Pero llegado el día de la vendimia, los grandes cestos se iban llenando de racimos de uva y se acarreaban desde las huertas próximas hasta el lagar, donde se iban depositando hasta llenar la tanqueta. Y así hasta dar por finalizada la recogida de todos los racimos.

No llovía ese día y, sin embargo, me llamaba la atención las capuchas a modo de gorro que se ponían los peones cuando cargaban en los hombros aquellos enormes y pesados cestos. Me gustaba verlos cubiertos con aquellos sacos de arpillera que, hábilmente, se transformaban en un gorro largo que iba desde la cabeza hasta la cintura aproximadamente, y que era la medida de uno de aquellos sacos. 

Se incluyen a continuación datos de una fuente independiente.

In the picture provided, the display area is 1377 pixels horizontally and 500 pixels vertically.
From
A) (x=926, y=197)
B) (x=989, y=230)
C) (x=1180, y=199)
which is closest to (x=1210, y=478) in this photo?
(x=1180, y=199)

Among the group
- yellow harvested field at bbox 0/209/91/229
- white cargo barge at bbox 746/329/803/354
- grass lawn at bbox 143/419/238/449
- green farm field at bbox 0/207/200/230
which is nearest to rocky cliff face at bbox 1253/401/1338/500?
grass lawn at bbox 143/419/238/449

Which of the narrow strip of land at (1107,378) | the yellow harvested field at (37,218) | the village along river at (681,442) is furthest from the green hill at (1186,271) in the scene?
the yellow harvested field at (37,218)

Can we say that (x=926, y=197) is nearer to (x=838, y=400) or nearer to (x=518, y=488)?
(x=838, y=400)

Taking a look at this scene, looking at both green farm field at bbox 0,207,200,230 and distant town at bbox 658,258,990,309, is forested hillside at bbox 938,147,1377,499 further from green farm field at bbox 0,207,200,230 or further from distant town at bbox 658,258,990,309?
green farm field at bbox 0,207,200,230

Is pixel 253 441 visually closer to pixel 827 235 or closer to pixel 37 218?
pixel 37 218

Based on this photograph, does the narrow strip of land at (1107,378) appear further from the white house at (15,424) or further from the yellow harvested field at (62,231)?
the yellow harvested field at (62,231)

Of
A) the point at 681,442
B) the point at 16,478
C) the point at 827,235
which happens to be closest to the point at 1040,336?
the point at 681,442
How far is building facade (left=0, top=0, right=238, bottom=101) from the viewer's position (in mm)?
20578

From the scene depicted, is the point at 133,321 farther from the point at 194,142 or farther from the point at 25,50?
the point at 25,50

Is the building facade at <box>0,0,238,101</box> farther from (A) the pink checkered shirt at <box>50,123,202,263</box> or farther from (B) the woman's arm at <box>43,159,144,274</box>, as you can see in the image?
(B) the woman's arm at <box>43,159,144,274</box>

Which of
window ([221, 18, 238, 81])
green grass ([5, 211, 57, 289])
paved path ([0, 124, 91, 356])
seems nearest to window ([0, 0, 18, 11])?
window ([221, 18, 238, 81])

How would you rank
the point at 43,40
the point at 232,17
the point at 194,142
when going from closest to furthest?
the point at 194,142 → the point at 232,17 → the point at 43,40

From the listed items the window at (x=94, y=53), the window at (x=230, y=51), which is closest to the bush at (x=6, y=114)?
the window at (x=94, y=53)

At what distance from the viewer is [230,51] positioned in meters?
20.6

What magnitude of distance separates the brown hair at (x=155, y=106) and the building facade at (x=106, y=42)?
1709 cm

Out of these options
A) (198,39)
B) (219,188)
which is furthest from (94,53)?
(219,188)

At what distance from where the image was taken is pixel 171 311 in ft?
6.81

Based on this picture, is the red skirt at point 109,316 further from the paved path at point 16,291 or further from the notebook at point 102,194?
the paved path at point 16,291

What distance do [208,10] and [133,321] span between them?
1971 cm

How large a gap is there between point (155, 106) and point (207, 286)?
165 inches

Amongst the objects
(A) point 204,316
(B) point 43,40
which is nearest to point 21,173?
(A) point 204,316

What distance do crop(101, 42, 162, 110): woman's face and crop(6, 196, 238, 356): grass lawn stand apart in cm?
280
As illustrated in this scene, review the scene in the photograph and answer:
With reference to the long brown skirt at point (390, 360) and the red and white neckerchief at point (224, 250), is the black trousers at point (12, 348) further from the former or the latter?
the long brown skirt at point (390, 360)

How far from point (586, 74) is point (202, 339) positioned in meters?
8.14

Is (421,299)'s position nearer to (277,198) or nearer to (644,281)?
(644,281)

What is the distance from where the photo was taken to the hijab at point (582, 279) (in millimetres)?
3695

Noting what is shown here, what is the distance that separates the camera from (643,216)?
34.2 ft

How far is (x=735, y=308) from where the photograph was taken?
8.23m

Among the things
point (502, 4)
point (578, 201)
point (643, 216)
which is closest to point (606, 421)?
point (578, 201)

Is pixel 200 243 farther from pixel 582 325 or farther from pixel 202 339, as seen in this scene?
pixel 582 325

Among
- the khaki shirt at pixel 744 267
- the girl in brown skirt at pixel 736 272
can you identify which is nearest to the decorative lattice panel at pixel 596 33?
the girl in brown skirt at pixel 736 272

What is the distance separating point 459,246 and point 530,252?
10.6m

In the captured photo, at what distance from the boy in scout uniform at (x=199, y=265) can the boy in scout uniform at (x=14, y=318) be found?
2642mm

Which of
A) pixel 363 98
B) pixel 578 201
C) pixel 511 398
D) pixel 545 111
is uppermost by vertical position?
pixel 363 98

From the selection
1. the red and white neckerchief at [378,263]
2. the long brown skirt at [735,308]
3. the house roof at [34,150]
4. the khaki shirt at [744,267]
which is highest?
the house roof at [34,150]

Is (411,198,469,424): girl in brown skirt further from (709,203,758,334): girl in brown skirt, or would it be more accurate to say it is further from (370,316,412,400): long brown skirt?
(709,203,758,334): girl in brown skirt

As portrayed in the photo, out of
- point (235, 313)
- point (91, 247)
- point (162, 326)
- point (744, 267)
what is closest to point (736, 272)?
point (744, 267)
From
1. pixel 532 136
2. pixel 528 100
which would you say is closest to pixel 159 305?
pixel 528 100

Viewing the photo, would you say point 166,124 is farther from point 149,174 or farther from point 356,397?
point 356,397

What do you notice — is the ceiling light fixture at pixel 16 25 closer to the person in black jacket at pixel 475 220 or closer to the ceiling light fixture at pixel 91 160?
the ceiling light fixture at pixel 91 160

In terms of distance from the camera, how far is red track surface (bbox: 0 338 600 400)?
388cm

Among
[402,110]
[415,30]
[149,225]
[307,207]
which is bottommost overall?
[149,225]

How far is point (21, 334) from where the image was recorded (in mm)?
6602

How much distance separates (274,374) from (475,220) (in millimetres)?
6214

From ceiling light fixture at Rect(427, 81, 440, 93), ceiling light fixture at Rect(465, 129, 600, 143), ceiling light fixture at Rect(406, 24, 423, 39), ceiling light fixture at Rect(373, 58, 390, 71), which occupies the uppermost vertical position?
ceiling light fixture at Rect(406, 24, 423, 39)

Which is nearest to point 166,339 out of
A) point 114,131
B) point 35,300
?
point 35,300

El simple hecho de hundir uno de los extremos en punta del saco hacia adentro y que quedara parejo con la otra punta, resultaba una especie de milagro o de magia a mis ojos, pues se convertía en una caperuza de color beige con una raya azul de extremo a extremo. Esta raya azul indicaba que el saco llevaba unos 50 kilos o poco más, una vez lleno. Yo me imaginaba ser Caperucita Roja cuando mi tía me cubría con uno de aquellos sacos cuando llovía. Incluso jugaba a ser reina por un día, danzando y bailando, cubierta con aquella capa rústica y áspera y que nada tenía que envidiar a las telas de terciopelo, raso y satén de las cortes imperiales.

A través de las rendijas de aquellos cestos de castaño y mimbre se escurría un hilillo de jugo de las uvas durante el transporte hasta el lagar. Así, el invento de este gorro tipo cucurucho hacía las veces de impermeable de tal manera que aquel líquido pegajoso y aromático que se colaba no llegara a manchar las cabezas o las espaldas de los peones. 

A mi abuela no le gustaba la lluvia por la vendimia y yo esperaba que apareciera en cualquier momento para coronarme con aquel invento para luego intentar saltar y brincar bajo la lluvia sabiendo que estaba bien cubierta y protegida.

Un saco como impermeable, ¡qué gran invento!